Before we start, let’s examine what Twitter automation is. They are services that can be synced to your Twitter account and automatically tweet content from around the web acting as your account. Automation can also allow you to auto respond to those who tweet you.
National Public Radio, NPR, like many other news services and businesses, use an automation service to automatically post their plethora of content, and in some cases – automatically respond to those who tweet to your account.
However, in may one of their temporary employees ran a social experiment – the experiment? They turned off their twitter automation service and had a human run their account during business hours.
This week, we're turning off automation on this account. All tweets will be created by a human. #tweetsfrompeople
— NPR (@NPR) May 19, 2014
So for five days one individual sat at the desk and ran their social media accounts manually. It’s not a task that every business can afford, but for those who can – it is a worthy investment to drive audience to your website.
The results? 142,219 visits to their website via their Twitter account, a 45% increase in visits according to their Google Analytics data. Why the increase? Well it’s quite simple, people react better to live human engagement rather than twitter automation bots, and are more likely to respond than they would be if you were to use a bot. See what happens when a human is behind the account:
@nprnews ok who runs this account please doxx yourself
— Jessica Roy (@JessicaKRoy) May 21, 2014
Having a human run your account instead of a twitter automation service allows for audience to engage with the content in real time, and generates conversation that will lead to more visitors to your website – and hopefully more leads for business!
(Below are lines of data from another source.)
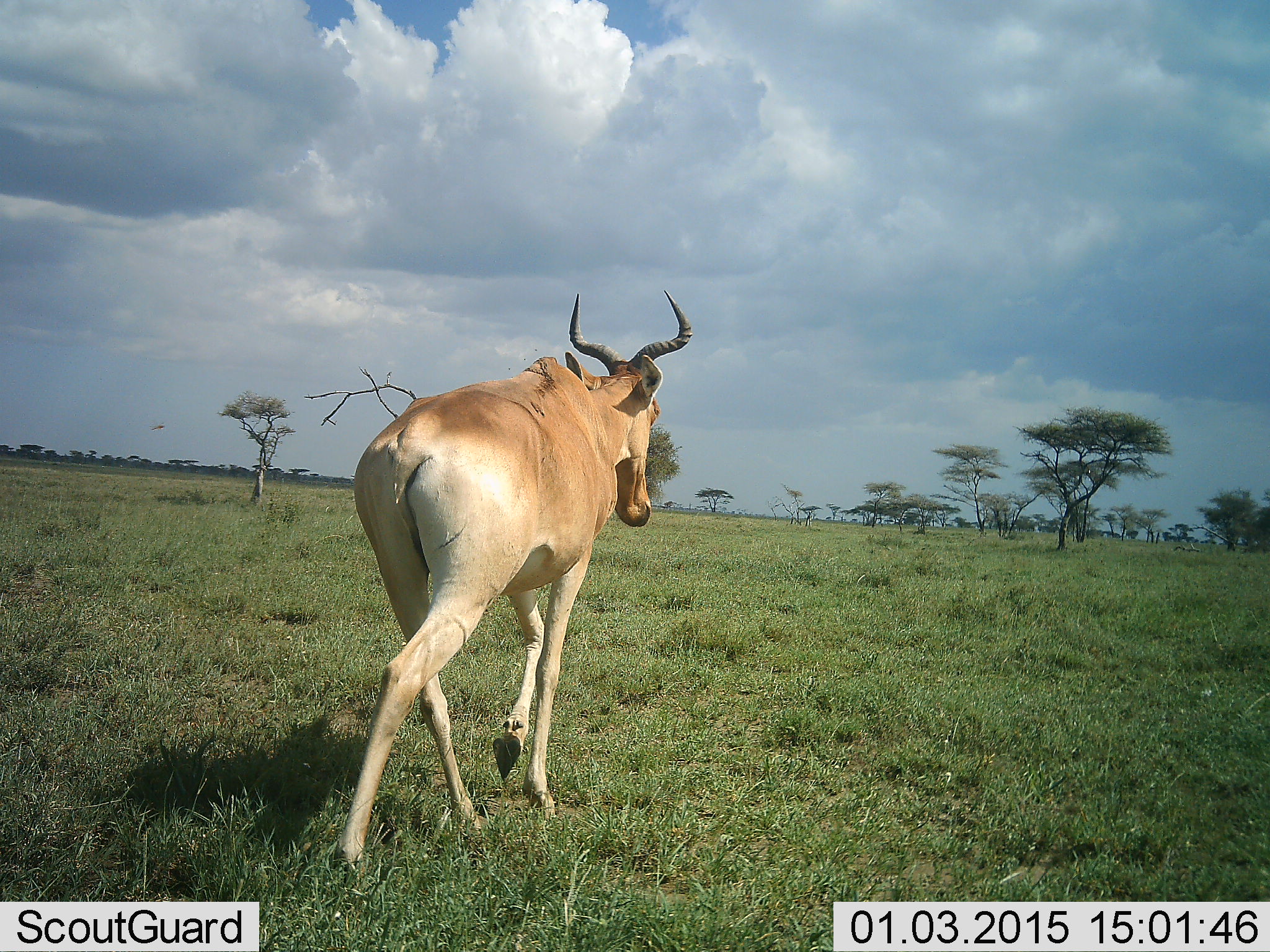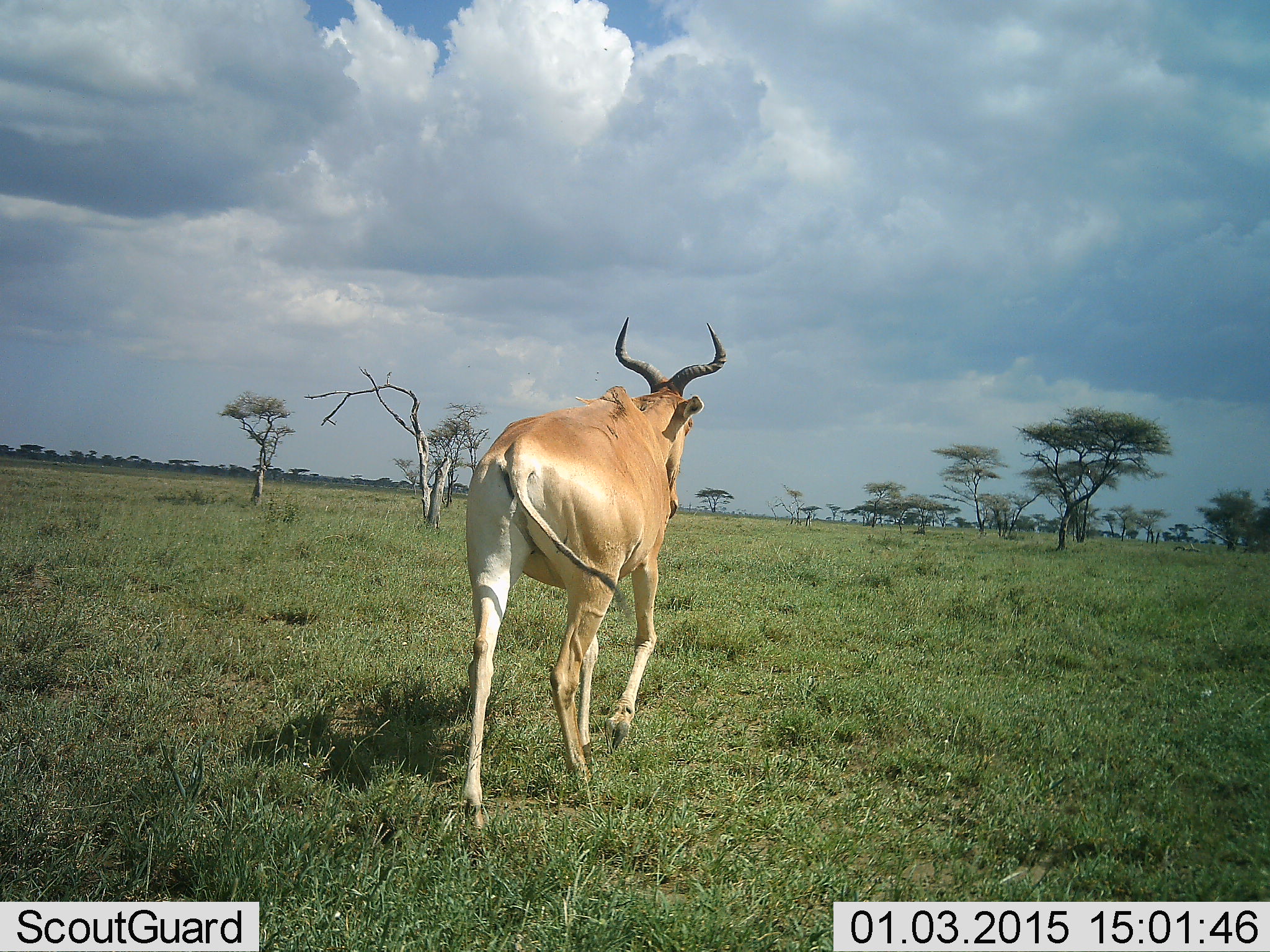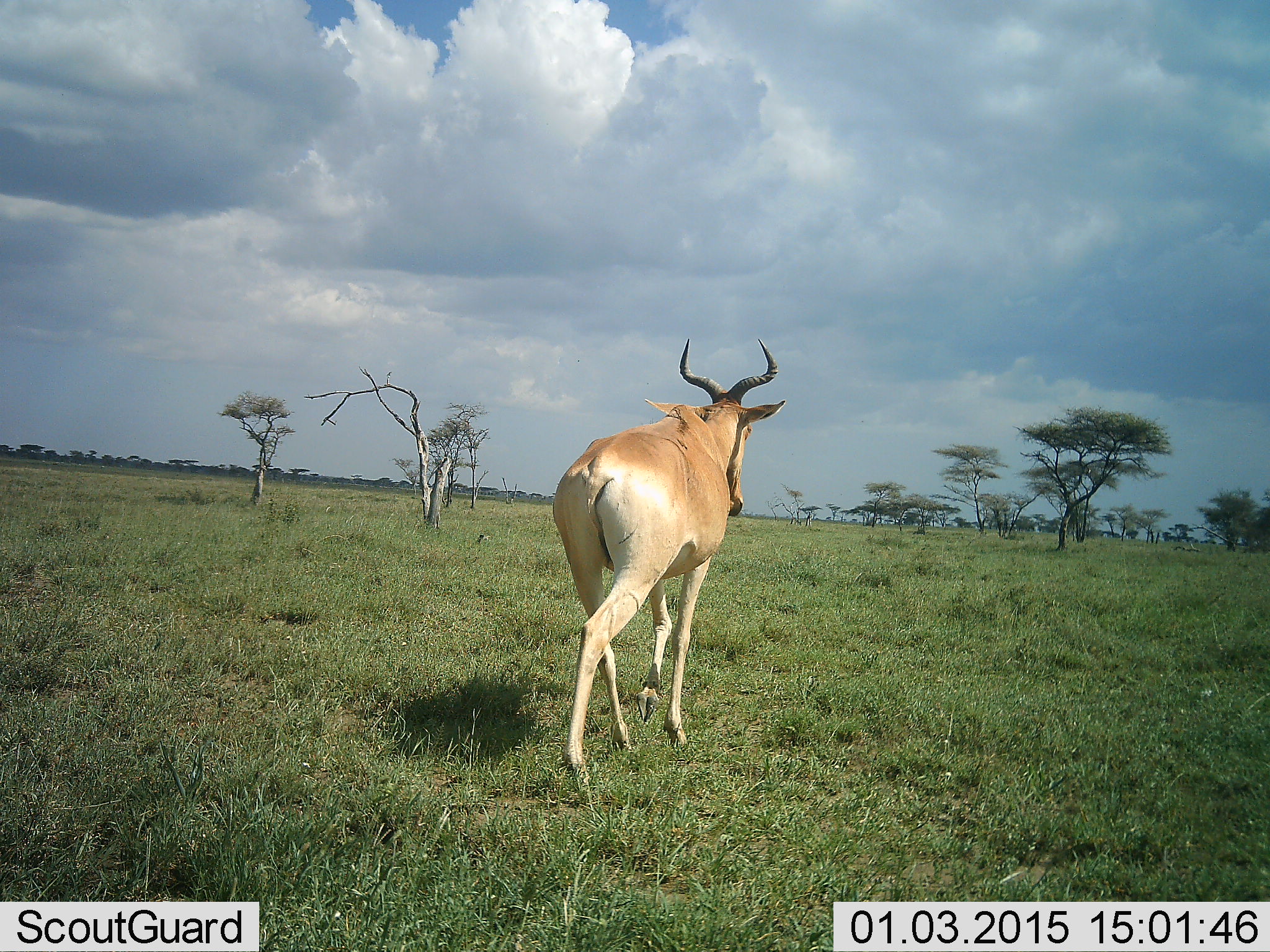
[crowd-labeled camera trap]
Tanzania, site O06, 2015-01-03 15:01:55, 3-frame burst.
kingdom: Animalia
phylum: Chordata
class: Mammalia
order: Artiodactyla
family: Bovidae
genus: Alcelaphus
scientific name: Alcelaphus buselaphus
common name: hartebeest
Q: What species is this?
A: Hartebeest (Alcelaphus buselaphus).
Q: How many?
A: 1.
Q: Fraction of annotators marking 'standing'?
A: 0%.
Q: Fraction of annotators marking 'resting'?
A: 0%.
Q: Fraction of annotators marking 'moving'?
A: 100%.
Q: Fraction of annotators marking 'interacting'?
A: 0%.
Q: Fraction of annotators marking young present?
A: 0%.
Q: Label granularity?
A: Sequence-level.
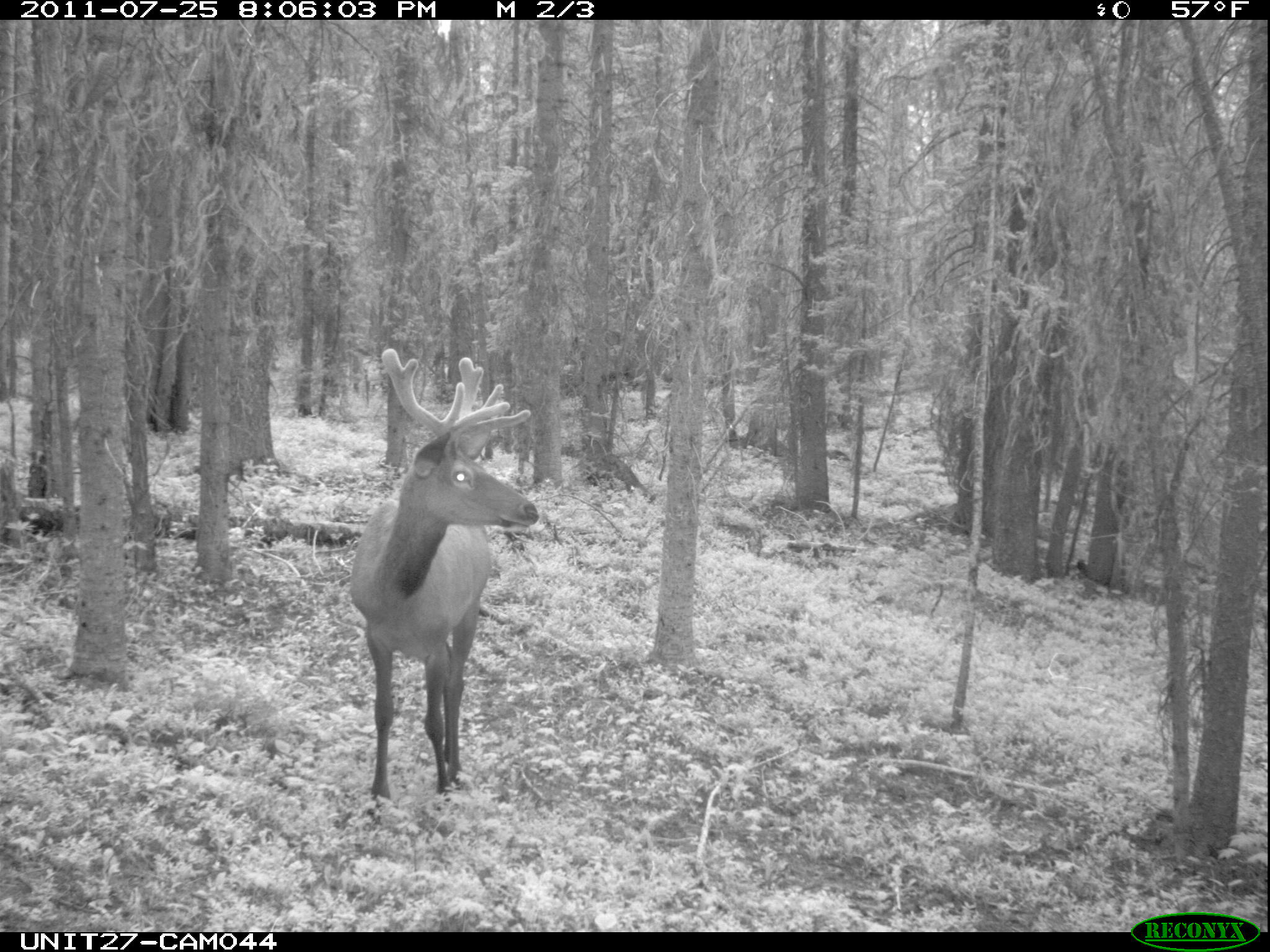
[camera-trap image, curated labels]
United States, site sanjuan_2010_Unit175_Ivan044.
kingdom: Animalia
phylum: Chordata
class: Mammalia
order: Artiodactyla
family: Cervidae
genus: Cervus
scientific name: Cervus elaphus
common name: red deer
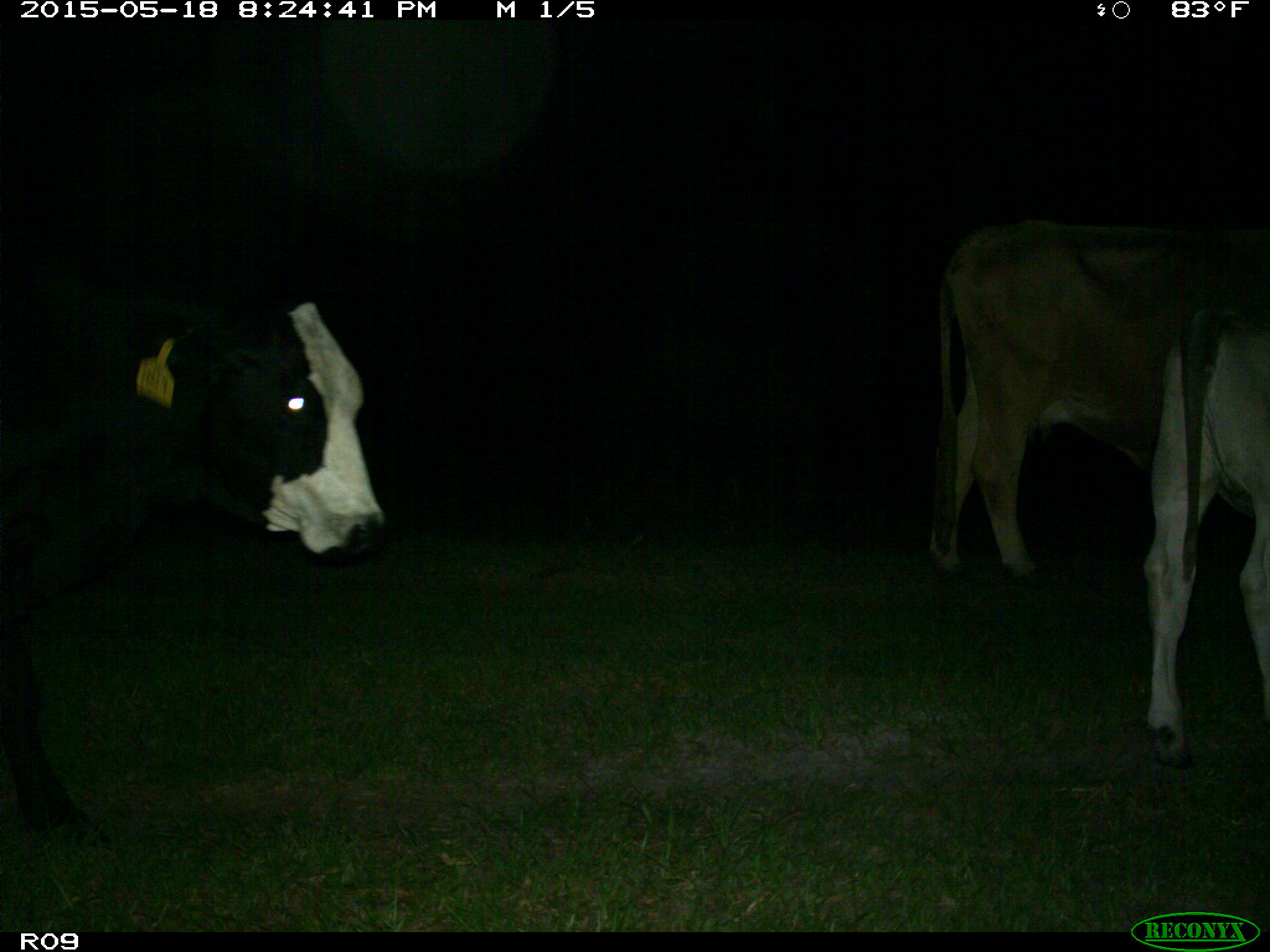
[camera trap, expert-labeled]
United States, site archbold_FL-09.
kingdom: Animalia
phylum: Chordata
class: Mammalia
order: Artiodactyla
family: Bovidae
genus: Bos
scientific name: Bos taurus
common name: domestic cow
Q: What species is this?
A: Bos taurus (domestic cow).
When Automation Goes Wrong
While it is practical to use Twitter automation when you simply can’t be behind the computer, using it too much can look like you robotic, even uncaring, to those following your account. There is plenty of back story here that we won’t get into, but the for the sake of this post – it just goes to show that Twitter automation is not always the answer, and can alienate you from your audience. Another way Twitter automation can go wrong, is when it is used to auto reply to customers, or in this case those who don’t like your company. As was the case with Bank of America’s account. Obviously the initial sender had no interest in cordial discussion with BofA, but how is a bot supposed to know that? Many other accounts sent similar messages, and were left with the same generic messages, making BofA look sort of foolish.
Finding a Balance
With the amount of content produced daily by NPR, it surely took a lot of work for those behind the computer. Still, you can’t argue results, and at the very least it is a lesson that the time investment of manually interaction can lead to more visits to your website. An understandable compromise would be to set Twitter automation strictly for content to run when you are working, and genuinely can not be at the computer.
Take an hour each day to converse and share content manually. Also, try to respond to comments manually as well to avoid any issues.
Every one has a different case, but being human is a sure way to provoke conversation. See what works for your business and run with it!